10 OF THE BEST FILM SCORES TO TEST YOUR SYSTEM
The finest film scores are not merely an accompaniment to the images on screen; it is the sense that a film would be as fundamentally altered by changing its music as any part of the script.
There are themes indelibly etched – think Jurassic Park, Star Wars or Harry Potter – but our list is more about those eternally tethered to their visual partners, without which you’d have only half a film.
Each of the ten we’ve selected provides a stern test for any home cinema or hi-fi system. In short, you’ll know if your set-up isn’t doing them justice.
BLADE RUNNER VANGELIS
Few scores are so entwined with their film as Vangelis’s synth-heavy accompaniment to Ridley Scott’s Blade Runner. Largely improvised and recorded while the composer was watching the film, the music’s warmth is at odds with the narrative’s noir, yet takes in its sweeping landscapes and darkly romantic ambiance with every sustained note.

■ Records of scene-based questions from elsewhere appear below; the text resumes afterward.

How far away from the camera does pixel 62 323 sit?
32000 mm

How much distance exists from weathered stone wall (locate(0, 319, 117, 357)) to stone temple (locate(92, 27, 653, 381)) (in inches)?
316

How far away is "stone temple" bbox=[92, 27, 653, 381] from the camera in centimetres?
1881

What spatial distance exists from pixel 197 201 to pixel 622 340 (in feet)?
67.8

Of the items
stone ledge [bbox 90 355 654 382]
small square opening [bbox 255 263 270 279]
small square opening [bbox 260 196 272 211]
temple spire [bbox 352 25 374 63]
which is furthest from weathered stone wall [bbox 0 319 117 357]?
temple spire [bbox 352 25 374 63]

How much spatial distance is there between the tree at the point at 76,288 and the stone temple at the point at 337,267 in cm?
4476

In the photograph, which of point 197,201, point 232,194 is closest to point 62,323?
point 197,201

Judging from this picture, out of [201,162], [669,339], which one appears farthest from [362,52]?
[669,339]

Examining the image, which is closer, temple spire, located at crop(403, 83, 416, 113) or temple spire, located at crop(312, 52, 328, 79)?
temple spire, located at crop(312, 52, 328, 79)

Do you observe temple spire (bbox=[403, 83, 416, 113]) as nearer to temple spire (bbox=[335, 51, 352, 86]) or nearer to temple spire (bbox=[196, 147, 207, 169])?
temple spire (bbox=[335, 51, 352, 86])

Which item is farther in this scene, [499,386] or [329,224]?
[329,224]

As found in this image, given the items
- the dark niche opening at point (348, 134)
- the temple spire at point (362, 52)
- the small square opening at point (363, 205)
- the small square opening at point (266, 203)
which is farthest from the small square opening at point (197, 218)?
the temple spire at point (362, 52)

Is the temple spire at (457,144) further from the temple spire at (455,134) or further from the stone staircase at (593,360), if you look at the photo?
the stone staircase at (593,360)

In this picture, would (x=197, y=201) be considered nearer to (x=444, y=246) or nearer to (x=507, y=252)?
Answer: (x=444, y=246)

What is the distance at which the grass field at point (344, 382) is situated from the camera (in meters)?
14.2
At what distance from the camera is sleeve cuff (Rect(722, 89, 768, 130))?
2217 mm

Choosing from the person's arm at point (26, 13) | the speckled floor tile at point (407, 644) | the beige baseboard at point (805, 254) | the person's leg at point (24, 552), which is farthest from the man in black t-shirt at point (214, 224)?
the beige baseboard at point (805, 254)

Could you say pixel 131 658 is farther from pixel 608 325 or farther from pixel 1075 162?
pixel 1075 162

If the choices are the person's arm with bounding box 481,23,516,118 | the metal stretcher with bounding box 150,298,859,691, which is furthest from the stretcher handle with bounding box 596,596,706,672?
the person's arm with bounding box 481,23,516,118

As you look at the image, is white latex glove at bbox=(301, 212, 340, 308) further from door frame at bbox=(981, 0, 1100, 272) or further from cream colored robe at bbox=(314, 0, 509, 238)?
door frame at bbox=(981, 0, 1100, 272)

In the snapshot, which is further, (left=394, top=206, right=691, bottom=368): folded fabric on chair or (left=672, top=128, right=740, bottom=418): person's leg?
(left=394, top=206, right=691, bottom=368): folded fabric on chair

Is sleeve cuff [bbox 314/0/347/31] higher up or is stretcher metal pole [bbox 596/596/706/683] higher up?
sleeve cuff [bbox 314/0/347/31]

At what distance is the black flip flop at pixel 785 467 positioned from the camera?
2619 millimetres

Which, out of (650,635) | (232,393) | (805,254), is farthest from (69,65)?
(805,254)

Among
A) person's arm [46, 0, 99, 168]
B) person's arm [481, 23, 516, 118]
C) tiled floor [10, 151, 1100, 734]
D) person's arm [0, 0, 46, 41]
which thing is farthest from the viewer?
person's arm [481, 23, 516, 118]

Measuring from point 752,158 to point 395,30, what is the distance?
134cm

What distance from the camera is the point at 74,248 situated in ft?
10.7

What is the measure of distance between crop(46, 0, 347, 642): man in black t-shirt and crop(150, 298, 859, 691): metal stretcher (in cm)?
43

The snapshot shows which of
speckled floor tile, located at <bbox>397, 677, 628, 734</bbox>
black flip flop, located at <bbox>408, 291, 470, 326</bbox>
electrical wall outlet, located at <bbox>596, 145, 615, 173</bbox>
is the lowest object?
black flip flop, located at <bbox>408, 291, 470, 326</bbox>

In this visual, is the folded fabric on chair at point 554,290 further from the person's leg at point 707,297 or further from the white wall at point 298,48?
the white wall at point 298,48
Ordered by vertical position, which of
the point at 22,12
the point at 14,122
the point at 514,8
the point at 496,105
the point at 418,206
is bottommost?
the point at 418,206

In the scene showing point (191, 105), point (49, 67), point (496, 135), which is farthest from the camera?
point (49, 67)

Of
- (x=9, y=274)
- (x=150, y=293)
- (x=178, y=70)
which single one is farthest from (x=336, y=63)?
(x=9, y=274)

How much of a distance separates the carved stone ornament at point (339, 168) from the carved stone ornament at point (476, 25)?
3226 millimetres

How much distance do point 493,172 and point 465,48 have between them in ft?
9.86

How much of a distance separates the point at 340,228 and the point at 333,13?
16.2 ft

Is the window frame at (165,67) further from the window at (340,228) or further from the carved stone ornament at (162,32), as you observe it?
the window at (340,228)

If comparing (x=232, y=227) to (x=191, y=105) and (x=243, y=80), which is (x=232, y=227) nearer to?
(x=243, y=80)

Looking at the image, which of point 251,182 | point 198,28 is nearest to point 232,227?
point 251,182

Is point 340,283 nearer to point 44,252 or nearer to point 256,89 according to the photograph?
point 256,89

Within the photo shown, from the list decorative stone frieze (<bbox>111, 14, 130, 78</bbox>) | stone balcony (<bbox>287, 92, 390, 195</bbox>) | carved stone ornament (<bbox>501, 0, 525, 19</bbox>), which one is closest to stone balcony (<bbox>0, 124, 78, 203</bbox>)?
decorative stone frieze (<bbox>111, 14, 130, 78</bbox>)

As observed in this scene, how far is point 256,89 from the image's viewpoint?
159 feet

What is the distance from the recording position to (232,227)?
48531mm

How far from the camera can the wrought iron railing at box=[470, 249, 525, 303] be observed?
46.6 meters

THERE WILL BE BLOOD JONNY GREENWOOD
Take in Jonny Greenwood’s dissonant string compositions alone, and you’d be forgiven for thinking There Will Be Blood was a horror film. His score casts a shadow across the open plains of California, injecting the kind of dread that allows Paul Thomas Anderson to explore this tale of a man possessed by wealth with greater subtlety.
ASCENSEUR POUR LÉCHAFAUD MILES DAVIS
There’s something decidedly eerie yet darkly romantic about Miles Davis’s muted trumpet lines laced throughout this 1950s French crime story. It walks alone beneath heavy air, moving skittishly when tempos increase but always echoing the solitude of its dusky cinematic bedfellow.
KOYAANISQATSI PHILIP GLASS
“It’s not for lack of love of the language that these films have no words,” said director Godfrey Reggio of his Qatsi trilogy. “It’s because our language is in a state of vast humiliation. It no longer describes the world in which we live.” It is up to interpretation whether Koyaanisqatsi, meaning “unbalanced life” in Hopi, is a celebration of industrialisation or its funeral march, and Philip Glass’s at once ominous and hopeful soundtrack leaves things equally ambiguous.
TAXI DRIVER BERNARD HERRMANN
We could have included any of Bernard Herrmann’s many scores for Alfred Hitchcock in this list, but few are as atmospherically dense as his work for Martin Scorsese’s Taxi Driver. Horn sections echo New York street sounds while brushed drumkits and plucked bass put rhythm to its underbelly. Few lines are so beautiful as that of the saxophone in the main theme.
LA PLANÈTE SAUVAGE ALAIN GORAGUER
Alain Goraguer scored this early 1970s French animation, in which giant blue meditating Draags enslave human-like Oms on planet Ygam, and it shows. A long-time collaborator with Serge Gainsbourg, Goraguer’s break beats and psychedelic instrumentation are perfect backdrop for a surreal allegory that remains relevant in the 21st century.
AMÉLIE YANN TIERSEN
Director Jann-pierre Jeunet was so taken by Tiersen’s music that he bought the accordion/pianist’s entire catalogue to soundtrack this delightful comedy, commissioning further pieces to be composed specifically for the film. The score is as much part of Amélie’s character as the script Jeunet wrote himself.
REQUIEM FOR A DREAM CLINT MANSELL
Former Pop Will Eat Itself lead singer Clint Mansell was an unlikely film composer, but this collaboration with director Darren Aronofsky, confirmed his talent. Equal parts sparse, foreboding and unequivocally violent, the schizophrenic character of his score is as mind-bending as Requiem For A Dream is a story.
ERASERHEAD DAVID LYNCH & ALAN SPLET
More a collage of sounds than musical composition, Eraserhead’s creepy ambient soundscapes of hisses and baby cries are terrifying. Constructed by David Lynch and sound designer Alan Splet, the success of their experimentation is such that it feels at odds with film’s sonic landscape, even four decades on.
THE GODFATHER NINO ROTA
Few themes capture the essence of a film as well as Nino Rota’s trumpet-led The Godfather Waltz. The score was pulled from the Oscars shortlist for having reworked music from Fortunella, but a few bars will have you repeating your favourite lines from the film.